ChatGPT-5 Shows Promise, But Falls Short in Pediatric Pneumothorax Detection

A new study reveals that while ChatGPT-5 demonstrates high specificity in identifying pneumothorax in pediatric chest X-rays, its limited sensitivity – particularly for small cases – prevents its use as a standalone diagnostic tool.

The rise of artificial intelligence in healthcare has sparked both excitement and caution. Recent research has focused on the potential of large language models (LLMs) like ChatGPT to assist in medical image analysis. However, a new study published this month reveals significant limitations in the current capabilities of ChatGPT-5 when it comes to detecting pneumothorax – a collapsed lung – in children.
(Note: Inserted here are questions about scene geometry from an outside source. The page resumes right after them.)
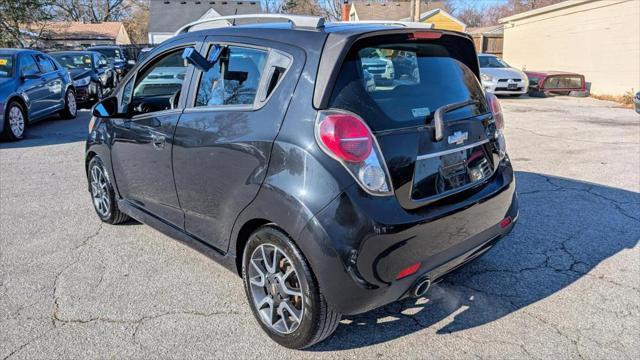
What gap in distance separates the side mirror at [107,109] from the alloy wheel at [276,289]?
208 centimetres

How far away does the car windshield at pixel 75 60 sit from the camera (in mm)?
14891

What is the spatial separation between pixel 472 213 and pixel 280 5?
2337 inches

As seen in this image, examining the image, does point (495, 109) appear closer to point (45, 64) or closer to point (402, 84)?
point (402, 84)

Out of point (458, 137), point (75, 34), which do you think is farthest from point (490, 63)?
point (75, 34)

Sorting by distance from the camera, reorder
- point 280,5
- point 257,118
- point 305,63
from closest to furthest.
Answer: point 305,63
point 257,118
point 280,5

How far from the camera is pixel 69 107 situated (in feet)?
39.2

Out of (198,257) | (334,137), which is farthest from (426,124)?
(198,257)

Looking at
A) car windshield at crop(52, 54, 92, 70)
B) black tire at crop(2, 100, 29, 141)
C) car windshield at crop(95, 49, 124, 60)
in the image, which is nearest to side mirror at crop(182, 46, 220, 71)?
black tire at crop(2, 100, 29, 141)

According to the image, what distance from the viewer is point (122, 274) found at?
3.83 metres

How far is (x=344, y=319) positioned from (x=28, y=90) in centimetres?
932

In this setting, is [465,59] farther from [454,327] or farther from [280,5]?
[280,5]

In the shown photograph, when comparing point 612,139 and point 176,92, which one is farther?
point 612,139

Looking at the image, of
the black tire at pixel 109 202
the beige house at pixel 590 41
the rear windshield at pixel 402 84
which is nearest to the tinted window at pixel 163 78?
the black tire at pixel 109 202

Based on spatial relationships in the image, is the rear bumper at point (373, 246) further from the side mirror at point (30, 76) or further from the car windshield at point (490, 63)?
the car windshield at point (490, 63)
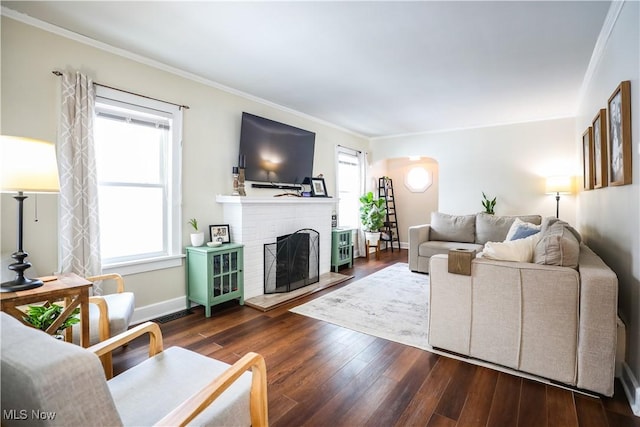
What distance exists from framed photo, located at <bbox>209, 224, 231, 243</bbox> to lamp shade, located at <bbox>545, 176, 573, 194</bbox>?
459cm

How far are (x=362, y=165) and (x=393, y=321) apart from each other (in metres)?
3.86

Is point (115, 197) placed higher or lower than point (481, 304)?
higher

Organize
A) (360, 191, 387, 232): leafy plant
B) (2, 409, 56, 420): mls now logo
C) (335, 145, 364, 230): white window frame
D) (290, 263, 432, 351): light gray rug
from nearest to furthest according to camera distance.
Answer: (2, 409, 56, 420): mls now logo → (290, 263, 432, 351): light gray rug → (335, 145, 364, 230): white window frame → (360, 191, 387, 232): leafy plant

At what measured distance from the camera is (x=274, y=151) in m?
4.15

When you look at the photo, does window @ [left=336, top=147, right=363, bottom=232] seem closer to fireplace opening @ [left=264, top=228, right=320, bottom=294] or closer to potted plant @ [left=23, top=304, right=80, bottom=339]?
fireplace opening @ [left=264, top=228, right=320, bottom=294]

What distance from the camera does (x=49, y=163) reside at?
163cm

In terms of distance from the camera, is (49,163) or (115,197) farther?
(115,197)

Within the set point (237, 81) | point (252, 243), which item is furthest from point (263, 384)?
point (237, 81)

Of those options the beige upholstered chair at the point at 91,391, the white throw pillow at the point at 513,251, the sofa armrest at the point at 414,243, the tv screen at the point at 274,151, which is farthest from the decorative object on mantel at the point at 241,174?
the sofa armrest at the point at 414,243

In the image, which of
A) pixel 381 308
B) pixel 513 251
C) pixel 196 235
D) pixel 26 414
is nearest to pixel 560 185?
pixel 513 251

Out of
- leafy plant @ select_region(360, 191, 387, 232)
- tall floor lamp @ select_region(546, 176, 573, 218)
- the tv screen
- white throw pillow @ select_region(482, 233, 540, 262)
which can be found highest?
the tv screen

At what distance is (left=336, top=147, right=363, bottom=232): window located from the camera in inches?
230

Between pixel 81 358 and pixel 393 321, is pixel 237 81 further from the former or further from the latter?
pixel 81 358

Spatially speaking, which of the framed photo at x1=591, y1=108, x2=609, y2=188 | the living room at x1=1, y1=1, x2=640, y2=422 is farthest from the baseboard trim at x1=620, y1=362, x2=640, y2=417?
the framed photo at x1=591, y1=108, x2=609, y2=188
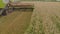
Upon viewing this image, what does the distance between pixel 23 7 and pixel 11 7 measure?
1.04ft

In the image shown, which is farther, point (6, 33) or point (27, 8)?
point (27, 8)

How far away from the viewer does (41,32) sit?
96cm

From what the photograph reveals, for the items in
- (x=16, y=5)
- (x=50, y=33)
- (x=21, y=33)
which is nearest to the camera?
(x=50, y=33)

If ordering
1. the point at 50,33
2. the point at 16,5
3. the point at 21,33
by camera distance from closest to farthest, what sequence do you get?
the point at 50,33
the point at 21,33
the point at 16,5

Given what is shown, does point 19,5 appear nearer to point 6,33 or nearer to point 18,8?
point 18,8

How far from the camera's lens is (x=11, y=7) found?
3279mm

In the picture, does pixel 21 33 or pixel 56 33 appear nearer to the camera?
pixel 56 33

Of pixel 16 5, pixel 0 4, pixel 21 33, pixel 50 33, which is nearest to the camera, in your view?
pixel 50 33

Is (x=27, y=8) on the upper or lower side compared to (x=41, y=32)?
lower

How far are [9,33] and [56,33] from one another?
1.50ft

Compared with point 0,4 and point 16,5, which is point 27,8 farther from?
point 0,4

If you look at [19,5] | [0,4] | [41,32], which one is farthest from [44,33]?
[0,4]

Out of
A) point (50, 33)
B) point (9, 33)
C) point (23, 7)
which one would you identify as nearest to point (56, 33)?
point (50, 33)

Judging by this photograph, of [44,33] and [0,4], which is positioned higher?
[44,33]
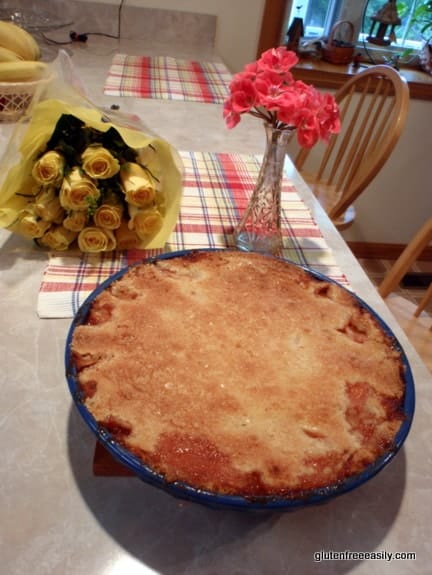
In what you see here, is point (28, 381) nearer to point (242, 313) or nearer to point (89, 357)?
point (89, 357)

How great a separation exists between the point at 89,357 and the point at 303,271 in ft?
1.08

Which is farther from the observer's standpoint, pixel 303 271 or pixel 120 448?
pixel 303 271

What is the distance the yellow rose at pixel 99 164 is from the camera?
2.28 feet

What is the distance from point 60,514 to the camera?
17.6 inches

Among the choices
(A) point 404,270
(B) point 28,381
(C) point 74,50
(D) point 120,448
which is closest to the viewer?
(D) point 120,448

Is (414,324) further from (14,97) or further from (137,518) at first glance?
(14,97)

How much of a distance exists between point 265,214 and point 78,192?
321mm

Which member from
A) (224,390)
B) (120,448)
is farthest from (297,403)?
(120,448)

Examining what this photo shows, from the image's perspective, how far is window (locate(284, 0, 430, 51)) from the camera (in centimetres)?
231

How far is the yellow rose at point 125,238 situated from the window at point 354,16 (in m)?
1.91

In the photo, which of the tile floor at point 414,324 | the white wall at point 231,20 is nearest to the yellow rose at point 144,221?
the tile floor at point 414,324

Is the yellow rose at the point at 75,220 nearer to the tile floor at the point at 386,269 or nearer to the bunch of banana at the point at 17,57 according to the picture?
the bunch of banana at the point at 17,57

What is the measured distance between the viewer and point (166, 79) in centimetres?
165

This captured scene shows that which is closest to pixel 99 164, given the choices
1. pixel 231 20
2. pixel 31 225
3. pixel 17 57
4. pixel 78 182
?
pixel 78 182
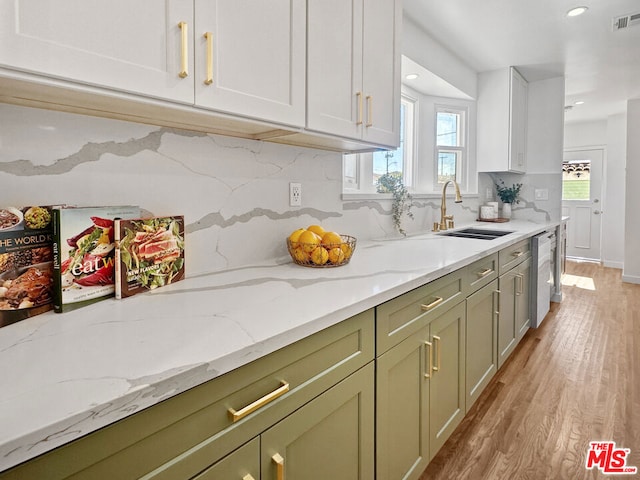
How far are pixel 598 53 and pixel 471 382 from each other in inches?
125

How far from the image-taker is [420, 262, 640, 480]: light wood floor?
63.9 inches

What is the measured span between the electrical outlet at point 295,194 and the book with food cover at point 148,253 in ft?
1.94

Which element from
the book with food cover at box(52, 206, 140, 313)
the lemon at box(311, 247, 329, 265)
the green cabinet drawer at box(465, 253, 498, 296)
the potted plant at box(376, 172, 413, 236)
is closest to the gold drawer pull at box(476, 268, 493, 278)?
the green cabinet drawer at box(465, 253, 498, 296)

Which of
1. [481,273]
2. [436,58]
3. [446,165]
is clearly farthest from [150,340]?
[446,165]

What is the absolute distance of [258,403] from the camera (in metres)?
0.75

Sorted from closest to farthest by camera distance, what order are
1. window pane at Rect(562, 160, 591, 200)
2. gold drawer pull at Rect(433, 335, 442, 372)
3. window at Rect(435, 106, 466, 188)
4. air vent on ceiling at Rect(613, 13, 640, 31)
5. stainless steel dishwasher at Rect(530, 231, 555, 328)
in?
gold drawer pull at Rect(433, 335, 442, 372), air vent on ceiling at Rect(613, 13, 640, 31), stainless steel dishwasher at Rect(530, 231, 555, 328), window at Rect(435, 106, 466, 188), window pane at Rect(562, 160, 591, 200)

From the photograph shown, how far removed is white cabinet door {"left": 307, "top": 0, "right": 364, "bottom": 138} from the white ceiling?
1.13 meters

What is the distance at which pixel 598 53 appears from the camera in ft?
10.7

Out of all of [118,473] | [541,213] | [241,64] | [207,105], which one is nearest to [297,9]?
[241,64]

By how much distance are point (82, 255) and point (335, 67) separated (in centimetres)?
109

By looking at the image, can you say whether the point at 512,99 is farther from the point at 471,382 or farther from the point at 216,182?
the point at 216,182

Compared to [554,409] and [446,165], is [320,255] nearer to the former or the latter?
[554,409]

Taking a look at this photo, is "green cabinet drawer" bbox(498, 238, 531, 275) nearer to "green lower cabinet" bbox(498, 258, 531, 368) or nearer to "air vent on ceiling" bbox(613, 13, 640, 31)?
"green lower cabinet" bbox(498, 258, 531, 368)

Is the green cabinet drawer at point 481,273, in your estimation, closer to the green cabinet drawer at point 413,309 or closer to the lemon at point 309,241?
the green cabinet drawer at point 413,309
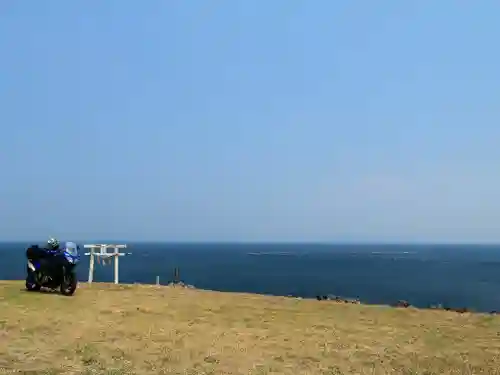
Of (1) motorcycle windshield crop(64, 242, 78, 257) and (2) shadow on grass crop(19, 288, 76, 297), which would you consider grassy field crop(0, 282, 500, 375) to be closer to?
(2) shadow on grass crop(19, 288, 76, 297)

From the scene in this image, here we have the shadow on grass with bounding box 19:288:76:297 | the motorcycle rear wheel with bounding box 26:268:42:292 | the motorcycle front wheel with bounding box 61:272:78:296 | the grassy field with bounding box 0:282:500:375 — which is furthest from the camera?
the motorcycle rear wheel with bounding box 26:268:42:292

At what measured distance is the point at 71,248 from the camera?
70.8 ft

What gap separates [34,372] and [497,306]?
6544 centimetres

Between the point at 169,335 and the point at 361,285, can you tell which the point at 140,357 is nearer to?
the point at 169,335

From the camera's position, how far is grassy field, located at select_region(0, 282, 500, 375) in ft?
37.7

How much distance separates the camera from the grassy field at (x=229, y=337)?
1148cm

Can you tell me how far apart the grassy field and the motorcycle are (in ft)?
2.03

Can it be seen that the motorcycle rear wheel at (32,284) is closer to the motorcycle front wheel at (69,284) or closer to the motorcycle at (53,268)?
the motorcycle at (53,268)

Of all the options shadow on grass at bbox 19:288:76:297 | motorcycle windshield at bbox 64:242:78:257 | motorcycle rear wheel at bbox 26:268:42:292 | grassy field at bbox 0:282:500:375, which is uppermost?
motorcycle windshield at bbox 64:242:78:257

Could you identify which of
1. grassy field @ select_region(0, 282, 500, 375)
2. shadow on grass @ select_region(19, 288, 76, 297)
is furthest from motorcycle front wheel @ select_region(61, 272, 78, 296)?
grassy field @ select_region(0, 282, 500, 375)

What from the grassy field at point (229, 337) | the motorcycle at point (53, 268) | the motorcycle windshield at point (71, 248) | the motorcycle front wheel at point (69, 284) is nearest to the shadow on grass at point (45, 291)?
the motorcycle at point (53, 268)

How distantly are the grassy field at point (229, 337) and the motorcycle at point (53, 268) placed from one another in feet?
2.03

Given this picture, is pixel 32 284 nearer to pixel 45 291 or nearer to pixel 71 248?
pixel 45 291

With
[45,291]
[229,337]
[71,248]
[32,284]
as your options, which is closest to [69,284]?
[45,291]
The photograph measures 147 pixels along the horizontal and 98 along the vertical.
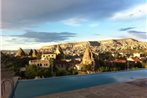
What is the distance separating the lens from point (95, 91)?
4.26 metres

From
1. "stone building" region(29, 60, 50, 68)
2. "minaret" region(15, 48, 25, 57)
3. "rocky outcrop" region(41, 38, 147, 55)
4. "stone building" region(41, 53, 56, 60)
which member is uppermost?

Researchers found the model exhibited consistently high specificity (over 96%) and accurate lateral localization (also over 96%), but a modest overall accuracy (77-79%) and, critically, a low sensitivity (57-61%).

This pattern, observed across various prompting strategies, suggests that ChatGPT-5 adopts a conservative diagnostic approach, tending to avoid false positives at the expense of missing actual cases. “The model’s performance was substantially worse for small pneumothoraces,” the study authors noted, “underscoring its current suboptimal capability for identifying subtle radiographic signs in pediatric patients.”

LLMs Lag Behind Specialized AI in Pneumothorax Detection

The study’s findings place ChatGPT-5’s performance in context with previous research on multimodal LLMs. Earlier work with ChatGPT-4o, for example, showed an overall accuracy of 69% for chest and abdominal X-rays, but a significantly lower pneumothorax detection rate of just 41%. Other LLMs, such as Gemini 2.0 and Claude 3.5, also demonstrated varying performance, with accuracy declining sharply when assessing pediatric or small pneumothorax cases. One study found ChatGPT-4o achieved 82% accuracy for large pneumothoraces in adults, but only 20-42% accuracy in pediatric cases.

In contrast, specialized AI models, such as convolutional neural networks (CNNs), have demonstrated much higher accuracy in chest X-ray interpretation. Models like MobileLungNetV2 have achieved over 96% accuracy, precision, recall, and specificity. Commercial CNN tools, like Lunit INSIGHT CXR, have shown AUROC values between 0.88 and 0.99 for detecting major thoracic findings. However, even these specialized models struggle with smaller lesions, echoing the limitations observed in the ChatGPT-5 evaluation. This recurring issue highlights the inherent difficulty in interpreting subtle visual cues.

A Hybrid Approach May Hold the Key

Researchers suggest that the future of AI in medical imaging lies in a hybrid approach, combining the strengths of CNNs and LLMs. CNNs excel at pixel-level analysis and localization, while LLMs are adept at semantic comprehension and integrating information within a clinical context. “LLMs are probably best positioned as cognitive integrators rather than standalone detectors,” the study concludes.

Recent work supports this idea. One study demonstrated that ChatGPT could effectively stratify pneumothorax cases by difficulty, enabling a deep learning model to achieve near-FDA-grade performance. This illustrates how LLM-assisted preprocessing can enhance the performance of visual analysis models.

Study Limitations and Future Directions

The study acknowledges several limitations. Its retrospective, single-center design may limit generalizability. The analysis focused solely on pneumothorax and PA view chest X-rays, excluding cases with complicating factors like multiple pathologies or suboptimal imaging. The study population also had a relatively older pediatric age distribution, potentially affecting the findings’ applicability to younger children. Furthermore, the use of expert consensus as the reference standard, rather than direct comparison with clinicians, is a noted limitation.

Despite these limitations, the research provides valuable insights into the current capabilities – and limitations – of LLMs in pediatric pneumothorax detection. The authors emphasize the need for further research, including head-to-head comparisons between AI and human readers, and investigations into the impact of image quality and patient age.

Currently, ChatGPT and similar LLMs lack regulatory certification as medical devices, precluding their use as primary diagnostic tools. However, as AI technology continues to evolve, a hybrid CNN-LLM paradigm promises to improve the interpretability, robustness, and workflow adaptability of clinical AI, ultimately enhancing patient care.